Nope, would never call you a retard. But I would have liked to see any politician step in front of the protectionist freight train Schumer started.

Debating the political stripe of the former President does us no good here. Clinton made decisions not on what he believed, but on how polls behaved. If he didn't execute the guy, he would have been painted as soft on crime and he couldn't afford that.

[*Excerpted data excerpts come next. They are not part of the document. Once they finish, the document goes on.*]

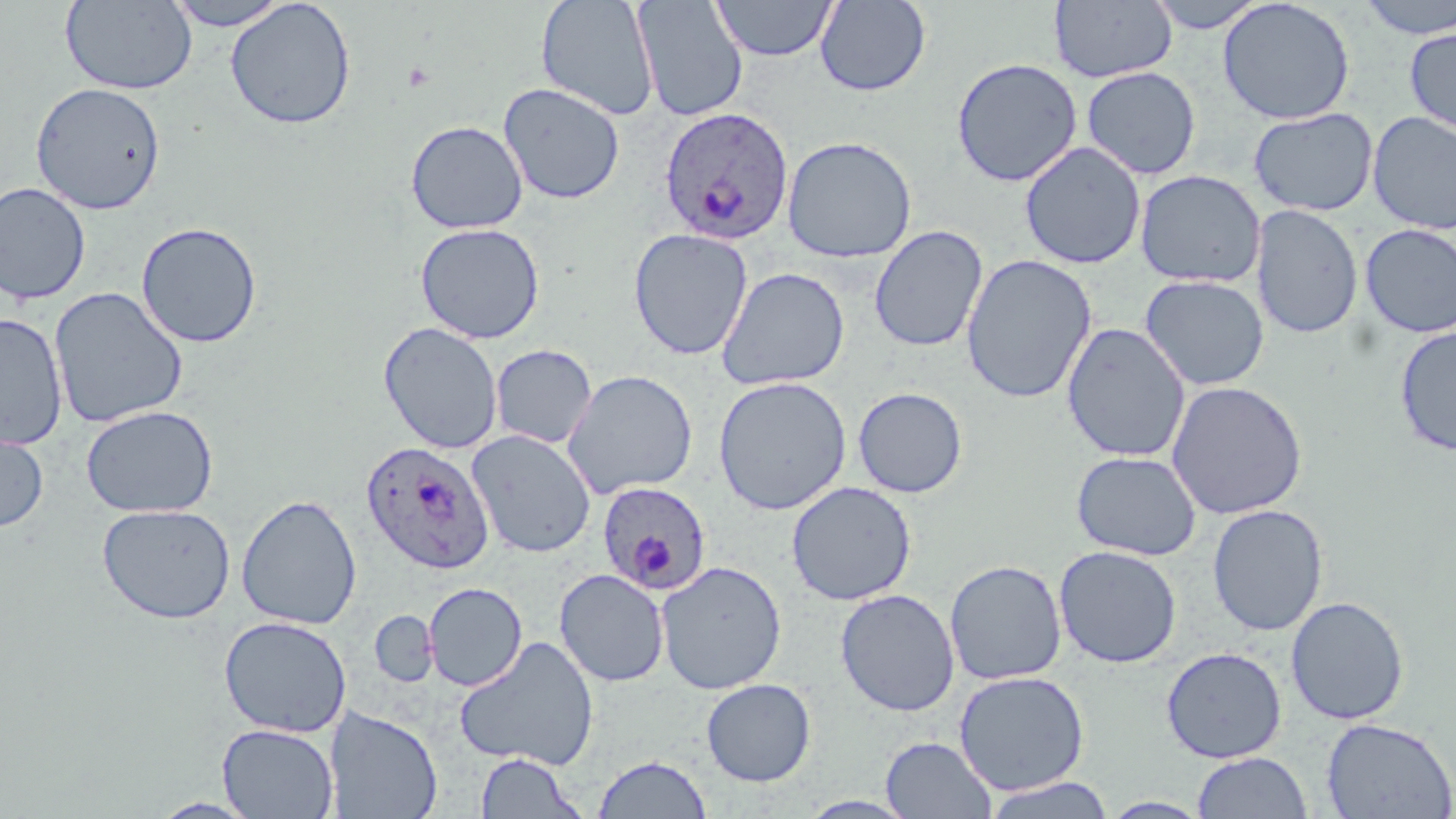

Summary:
  - Coordinate format: approximate bounding boxes as named x1/y1/x2/y2 corners in pixels
  - Uninfected red blood cell locations: (x1=61, y1=0, x2=198, y2=95), (x1=167, y1=0, x2=290, y2=30), (x1=536, y1=0, x2=659, y2=121), (x1=633, y1=0, x2=748, y2=122), (x1=711, y1=0, x2=838, y2=61), (x1=814, y1=0, x2=931, y2=96), (x1=1145, y1=0, x2=1268, y2=33), (x1=1218, y1=0, x2=1356, y2=124), (x1=1352, y1=0, x2=1456, y2=40), (x1=225, y1=1, x2=357, y2=130), (x1=1050, y1=1, x2=1178, y2=83), (x1=1404, y1=25, x2=1456, y2=137), (x1=951, y1=57, x2=1083, y2=187), (x1=1081, y1=66, x2=1201, y2=180), (x1=30, y1=82, x2=166, y2=214), (x1=498, y1=82, x2=625, y2=205), (x1=1248, y1=107, x2=1379, y2=216), (x1=1367, y1=111, x2=1456, y2=235), (x1=406, y1=120, x2=528, y2=234), (x1=781, y1=135, x2=917, y2=263), (x1=1020, y1=141, x2=1146, y2=270), (x1=1135, y1=169, x2=1265, y2=288), (x1=0, y1=182, x2=92, y2=305), (x1=1251, y1=204, x2=1363, y2=340), (x1=135, y1=221, x2=263, y2=348), (x1=415, y1=223, x2=545, y2=344), (x1=1359, y1=224, x2=1456, y2=339), (x1=868, y1=225, x2=988, y2=353), (x1=629, y1=228, x2=753, y2=360), (x1=961, y1=254, x2=1097, y2=404), (x1=716, y1=267, x2=850, y2=390), (x1=1139, y1=274, x2=1269, y2=391), (x1=49, y1=286, x2=188, y2=428), (x1=0, y1=312, x2=68, y2=450), (x1=378, y1=321, x2=503, y2=455), (x1=1062, y1=322, x2=1190, y2=462), (x1=1394, y1=326, x2=1456, y2=455), (x1=490, y1=344, x2=597, y2=448), (x1=562, y1=369, x2=698, y2=500), (x1=713, y1=376, x2=852, y2=515), (x1=1167, y1=380, x2=1307, y2=520), (x1=853, y1=386, x2=968, y2=498), (x1=80, y1=404, x2=218, y2=518), (x1=0, y1=423, x2=49, y2=533), (x1=466, y1=430, x2=596, y2=558), (x1=1071, y1=450, x2=1201, y2=560), (x1=786, y1=480, x2=917, y2=605), (x1=236, y1=493, x2=362, y2=630), (x1=97, y1=503, x2=236, y2=624), (x1=1207, y1=504, x2=1328, y2=636), (x1=1053, y1=545, x2=1182, y2=668), (x1=944, y1=559, x2=1067, y2=686), (x1=656, y1=560, x2=787, y2=694), (x1=554, y1=569, x2=670, y2=687), (x1=424, y1=582, x2=527, y2=691), (x1=835, y1=588, x2=960, y2=716), (x1=1285, y1=596, x2=1409, y2=725), (x1=370, y1=610, x2=439, y2=687), (x1=219, y1=616, x2=351, y2=737), (x1=453, y1=635, x2=600, y2=771), (x1=1161, y1=646, x2=1287, y2=763), (x1=953, y1=670, x2=1090, y2=795), (x1=701, y1=678, x2=817, y2=786), (x1=325, y1=706, x2=443, y2=819), (x1=1321, y1=716, x2=1456, y2=819), (x1=217, y1=724, x2=339, y2=818), (x1=881, y1=737, x2=997, y2=818), (x1=1192, y1=751, x2=1312, y2=818), (x1=475, y1=752, x2=587, y2=819), (x1=592, y1=754, x2=712, y2=818), (x1=981, y1=777, x2=1116, y2=819), (x1=1099, y1=797, x2=1213, y2=818), (x1=149, y1=798, x2=261, y2=818)
  - Plasmodium ovale-infected red blood cell locations: (x1=659, y1=106, x2=794, y2=245), (x1=361, y1=440, x2=495, y2=574), (x1=596, y1=481, x2=712, y2=595)
  - Slide-level diagnosis: Plasmodium ovale
  - Stain: May-Grünwald-Giemsa
  - Field of view: single
  - Modality: optical microscopy
  - Preparation: thin blood smear
  - Magnification: 1000x
  - Image size: 1456×819 pixels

Protectionism is not good for America.

Andre

I agree with Prof. Becker that the consternation has little to do with protectionism, that it has more to do with security. I disagree with the claim that something is not racist because it is realistic. Prof. Becker's book proved that racism in a specific context (hiring) does not help black labor or white capital, but the book also showed that racism in the employment context might help black capital and white labor. The point is that racism is often grounded in reality (though not always nor necessarily in efficiency). They are not mutually exclusive. The heightened fear and need for security can very well be rational and racist. What I hope we do more of in the future is admit the correlation between racism and other more desirable ideals and seriously consider how to optimize our addresses to both.

Andre

"I agree with [Judge Posner] that the consternation..."

N.E.Hatfield

Just as an aside, given the temper of times and the current situation, here's a little something that everyone ought to keep in the back of their minds: "In Bellum, Leges silent" It may very well explain Congress's actions now and in the forseeable future.

F.E. Guerra-Pujol

This time, I agree more with Professor Becker than with Judge Posner. Also, I noticed an interesting asymmetry with respect to Becker and Posner's respective positions on 'human' vs. 'economic' protectionism:

While Becker is adamantly opposed to all forms of economic protectionism, he is willing to tolerate other types of protectionist measures in order to stem the flow of illegal immigration. Posner, in contrast, seems more willing to tolerate some economic protectionism (in exchange for enhanced security), but is more skeptical of immigration controls.

As I see it, it would be more principled to favor (or oppose) the free flow of all forms of capital, whether it be goods, services, or peoples.

Collestro

Mr. F.E. Guerra-Pujol.

It is certainly principled to favor the free flow of all forms of capital goods, services, or peoples. A moral person cannot oppose it. You are either for free trade, or in favor of third world poverty. There is no middle ground.

N.E.Hatfield

Collestro, I hope your'e pointing out an error in the application of the 'Law of the Excluded Middle". Not too mention, the fallacies of false Dilemma, Dichotomy, and Bifurcation. It would be nice if the World and its Economy (Capital & Labor) operated as a non-zero sum game, but from what I've seen it operates as a zero sum game.

As for issues of National independence, security, and well being; we cannot allow a superficial sentimentality cloud the important issues of policy.

Jeremy

Is there a cause to be concerned that DPW is a government owned company, as opposed to a publicly traded company? This would be especially important when the government that controlled the company was not democratic, and therefore not accountable.

A publicly traded corporation would have understandable motivations (to make profit). Could a non-democratic government corporation be considered a rational actor?

Err

Right before a huge primary election, during 1992 presidential campaign, then Governor Bill Clinton flew home to Arkansas to execute Rickey Ray Rector. You can call a man who kills a retard man lots of things, but you canít call him a liberal.